The Alberta government welcomed the changes, with reservations. “The Temporary Foreign Worker Program is not the be-all and end-all. It is a way to get workers when we need them,” said Alberta Human Services Minister Dave Hancock. But the real key, he said, is residency. “The permanence is an important factor . . . . Ideally, you want somebody who will actually come to stay.”

Unlike the Temporary Foreign Worker Program, which limits a workers’ stay to four years, the Alberta government would rather see changes to the Alberta Immigrant Nominee Program (AINP), which allows individuals, along with their spouse or common-law partner and dependent children, to apply for a permanent resident visa through Citizenship and Immigration Canada, a federal department. It is a more human approach. Under AINP, the province is allowed to nominate 5,000 such workers. It wants to see that cap either doubled or removed entirely. Ottawa is the final arbiter on all applications.

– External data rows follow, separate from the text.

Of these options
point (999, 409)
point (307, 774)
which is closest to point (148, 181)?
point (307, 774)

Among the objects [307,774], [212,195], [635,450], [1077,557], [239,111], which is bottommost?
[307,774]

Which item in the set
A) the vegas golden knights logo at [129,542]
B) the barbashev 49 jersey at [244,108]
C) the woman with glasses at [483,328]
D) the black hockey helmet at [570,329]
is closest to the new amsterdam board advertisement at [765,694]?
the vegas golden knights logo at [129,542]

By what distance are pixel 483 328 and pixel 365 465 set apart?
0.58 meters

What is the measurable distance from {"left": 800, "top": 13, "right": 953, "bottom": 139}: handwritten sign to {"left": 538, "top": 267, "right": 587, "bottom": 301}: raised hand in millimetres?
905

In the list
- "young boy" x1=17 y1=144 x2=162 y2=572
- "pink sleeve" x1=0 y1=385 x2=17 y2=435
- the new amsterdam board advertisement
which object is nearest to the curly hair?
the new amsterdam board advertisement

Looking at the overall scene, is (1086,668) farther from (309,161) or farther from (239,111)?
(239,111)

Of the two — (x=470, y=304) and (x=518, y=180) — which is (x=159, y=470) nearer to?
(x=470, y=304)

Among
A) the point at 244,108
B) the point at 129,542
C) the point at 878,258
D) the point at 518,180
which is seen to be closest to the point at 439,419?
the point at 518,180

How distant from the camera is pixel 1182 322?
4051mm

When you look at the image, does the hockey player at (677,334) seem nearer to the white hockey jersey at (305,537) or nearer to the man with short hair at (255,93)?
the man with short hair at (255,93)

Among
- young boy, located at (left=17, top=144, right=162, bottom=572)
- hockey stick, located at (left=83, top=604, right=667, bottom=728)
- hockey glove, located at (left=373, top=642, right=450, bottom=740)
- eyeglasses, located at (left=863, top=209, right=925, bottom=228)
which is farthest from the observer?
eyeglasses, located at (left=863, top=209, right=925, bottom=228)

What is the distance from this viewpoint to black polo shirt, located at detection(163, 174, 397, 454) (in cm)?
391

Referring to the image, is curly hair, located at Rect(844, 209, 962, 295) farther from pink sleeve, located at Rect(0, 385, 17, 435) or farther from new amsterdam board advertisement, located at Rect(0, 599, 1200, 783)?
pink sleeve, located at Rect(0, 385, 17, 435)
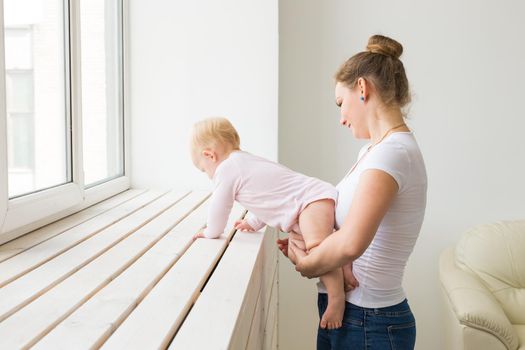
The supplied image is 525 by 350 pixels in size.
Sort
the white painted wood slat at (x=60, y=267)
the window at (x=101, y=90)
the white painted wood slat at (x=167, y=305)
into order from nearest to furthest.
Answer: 1. the white painted wood slat at (x=167, y=305)
2. the white painted wood slat at (x=60, y=267)
3. the window at (x=101, y=90)

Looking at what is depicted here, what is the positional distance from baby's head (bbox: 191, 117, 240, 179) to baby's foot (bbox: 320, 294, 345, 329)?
0.63 meters

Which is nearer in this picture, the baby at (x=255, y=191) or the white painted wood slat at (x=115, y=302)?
the white painted wood slat at (x=115, y=302)

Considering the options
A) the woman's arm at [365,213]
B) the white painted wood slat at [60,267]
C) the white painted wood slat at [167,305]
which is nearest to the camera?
the white painted wood slat at [167,305]

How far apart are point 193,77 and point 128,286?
173 centimetres

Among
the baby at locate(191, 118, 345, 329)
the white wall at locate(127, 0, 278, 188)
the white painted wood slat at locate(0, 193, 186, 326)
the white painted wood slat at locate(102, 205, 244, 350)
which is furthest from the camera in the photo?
the white wall at locate(127, 0, 278, 188)

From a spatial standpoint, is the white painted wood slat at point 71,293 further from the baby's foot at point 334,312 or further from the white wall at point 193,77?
the white wall at point 193,77

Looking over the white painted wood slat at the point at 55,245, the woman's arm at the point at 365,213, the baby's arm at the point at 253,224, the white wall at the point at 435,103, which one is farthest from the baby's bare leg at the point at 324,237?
the white wall at the point at 435,103

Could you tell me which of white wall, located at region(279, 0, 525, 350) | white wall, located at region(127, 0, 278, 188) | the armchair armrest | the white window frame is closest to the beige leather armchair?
the armchair armrest

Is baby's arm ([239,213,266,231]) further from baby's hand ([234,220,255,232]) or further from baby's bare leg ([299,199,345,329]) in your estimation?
baby's bare leg ([299,199,345,329])

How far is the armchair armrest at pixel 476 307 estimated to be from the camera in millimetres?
2500

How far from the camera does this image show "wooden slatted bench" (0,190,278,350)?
0.94m

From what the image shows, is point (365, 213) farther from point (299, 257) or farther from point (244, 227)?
point (244, 227)

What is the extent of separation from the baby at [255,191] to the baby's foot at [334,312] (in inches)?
8.4

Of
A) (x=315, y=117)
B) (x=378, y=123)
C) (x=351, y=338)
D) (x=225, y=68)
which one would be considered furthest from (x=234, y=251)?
(x=315, y=117)
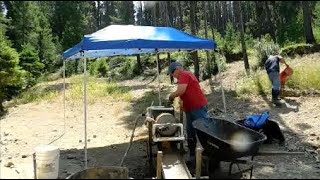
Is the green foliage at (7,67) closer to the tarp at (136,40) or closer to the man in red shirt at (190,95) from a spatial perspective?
the tarp at (136,40)

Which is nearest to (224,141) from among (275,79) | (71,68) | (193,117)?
(193,117)

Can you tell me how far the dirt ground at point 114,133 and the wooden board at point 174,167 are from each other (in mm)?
680

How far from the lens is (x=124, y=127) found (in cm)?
1162

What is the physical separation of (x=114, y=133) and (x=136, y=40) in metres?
3.82

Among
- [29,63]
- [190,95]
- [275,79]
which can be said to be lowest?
[190,95]

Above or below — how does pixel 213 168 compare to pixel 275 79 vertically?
below

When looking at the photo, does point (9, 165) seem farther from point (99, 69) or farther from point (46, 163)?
point (99, 69)

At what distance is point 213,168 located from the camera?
6590 mm

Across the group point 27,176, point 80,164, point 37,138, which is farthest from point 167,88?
point 27,176

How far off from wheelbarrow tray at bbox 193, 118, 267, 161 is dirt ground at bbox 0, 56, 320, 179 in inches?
20.9

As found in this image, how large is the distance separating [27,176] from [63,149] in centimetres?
291

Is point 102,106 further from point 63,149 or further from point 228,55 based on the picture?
point 228,55

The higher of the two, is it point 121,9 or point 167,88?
point 121,9

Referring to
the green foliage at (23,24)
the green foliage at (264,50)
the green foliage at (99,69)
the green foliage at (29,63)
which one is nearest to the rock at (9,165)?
the green foliage at (264,50)
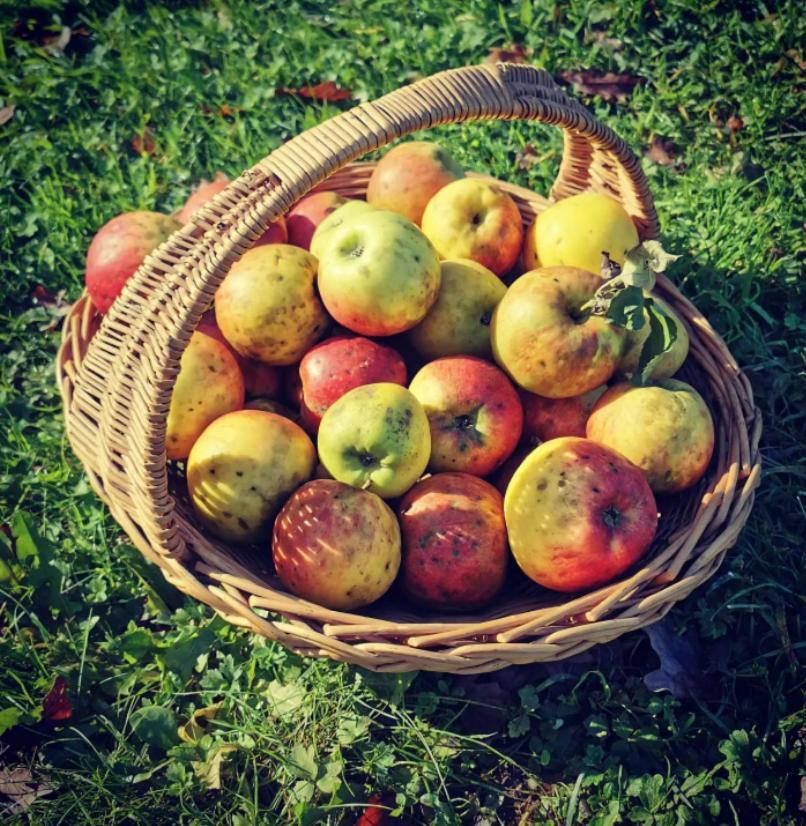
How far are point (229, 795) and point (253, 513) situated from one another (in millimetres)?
890

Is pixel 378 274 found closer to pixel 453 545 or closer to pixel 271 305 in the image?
pixel 271 305

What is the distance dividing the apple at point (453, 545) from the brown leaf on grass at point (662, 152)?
2.28 meters

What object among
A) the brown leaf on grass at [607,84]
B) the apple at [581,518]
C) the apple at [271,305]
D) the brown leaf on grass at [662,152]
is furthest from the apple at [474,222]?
the brown leaf on grass at [607,84]

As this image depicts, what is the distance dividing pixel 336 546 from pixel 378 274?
0.82m

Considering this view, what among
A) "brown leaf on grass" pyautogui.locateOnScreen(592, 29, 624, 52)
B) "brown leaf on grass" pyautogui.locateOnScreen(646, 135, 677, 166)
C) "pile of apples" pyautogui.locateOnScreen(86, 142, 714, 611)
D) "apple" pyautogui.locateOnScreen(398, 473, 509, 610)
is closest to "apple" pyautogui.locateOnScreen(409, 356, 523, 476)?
"pile of apples" pyautogui.locateOnScreen(86, 142, 714, 611)

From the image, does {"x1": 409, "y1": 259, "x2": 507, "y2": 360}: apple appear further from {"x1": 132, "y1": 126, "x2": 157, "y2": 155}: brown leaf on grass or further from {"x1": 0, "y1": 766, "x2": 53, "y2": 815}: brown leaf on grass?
{"x1": 132, "y1": 126, "x2": 157, "y2": 155}: brown leaf on grass

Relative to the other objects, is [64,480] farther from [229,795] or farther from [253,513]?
[229,795]

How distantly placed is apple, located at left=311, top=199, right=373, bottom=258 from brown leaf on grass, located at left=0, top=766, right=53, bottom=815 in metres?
1.94

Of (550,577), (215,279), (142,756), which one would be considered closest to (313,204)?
(215,279)

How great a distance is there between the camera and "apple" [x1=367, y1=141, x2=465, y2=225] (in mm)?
2742

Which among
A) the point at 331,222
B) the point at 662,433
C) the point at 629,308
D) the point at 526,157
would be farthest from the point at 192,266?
the point at 526,157

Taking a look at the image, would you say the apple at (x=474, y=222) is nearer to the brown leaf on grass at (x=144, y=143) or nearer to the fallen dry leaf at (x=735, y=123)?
the fallen dry leaf at (x=735, y=123)

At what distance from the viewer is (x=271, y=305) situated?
2316 millimetres

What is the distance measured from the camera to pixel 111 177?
12.2ft
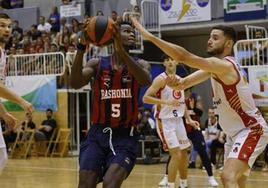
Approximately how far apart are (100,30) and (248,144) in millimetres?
1972

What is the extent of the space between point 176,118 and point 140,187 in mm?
1775

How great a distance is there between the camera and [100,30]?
19.3ft

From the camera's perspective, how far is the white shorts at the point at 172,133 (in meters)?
10.9

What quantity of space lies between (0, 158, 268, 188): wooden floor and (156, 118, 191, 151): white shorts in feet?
5.38

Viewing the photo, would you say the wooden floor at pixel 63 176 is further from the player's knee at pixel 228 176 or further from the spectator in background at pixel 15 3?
the spectator in background at pixel 15 3

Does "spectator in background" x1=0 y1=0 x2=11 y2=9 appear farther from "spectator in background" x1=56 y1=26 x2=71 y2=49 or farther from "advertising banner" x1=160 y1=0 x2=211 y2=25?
"advertising banner" x1=160 y1=0 x2=211 y2=25

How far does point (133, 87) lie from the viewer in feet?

Until the AINP is expanded, the Temporary Foreign Worker Program (TFWP) remains the less desirable option to combat labour shortages. Alberta has long complained that the four-year cap on how long a temporary worker can stay in this country penalizes Canadian companies. After providing skills training, and often helping them with language fluency, companies are then forced to essentially kick these employees out of the country, thus enabling other nations to benefit from the training we provide.

Alberta Liberal Leader Raj Sherman, who comes from an immigrant family, also argues that the TFWP can be cruel. Although spouses and dependants can come under the TFWP, they are often left behind because of the uncertainty of the labour situation. Sherman says money is often sent back home to support families left behind, meaning that it leaves the Canadian economy.

The new TFWP also allows companies to pay workers 15 per cent below the average wage for a job in a specific region, as long as the wages are consistent with Canadian workers, based on Statistics Canada figures. That, too, is problematic. As Nancy Furlong, secretary-treasurer of the Alberta Federation of Labour notes, it could discourage Canadians from other provinces coming to a more expensive place like Alberta.

“They’re trying to drive down salaries and wages and frankly I don’t think that’s the job of our government to take one side, that being business, and find them ways of making money off the backs of citizens of the country by allowing them to drive wages down.”

It’s past time to address the flaws in this useful program that helps bring in the kind of workers we need, only to kick them out once they’ve settled in.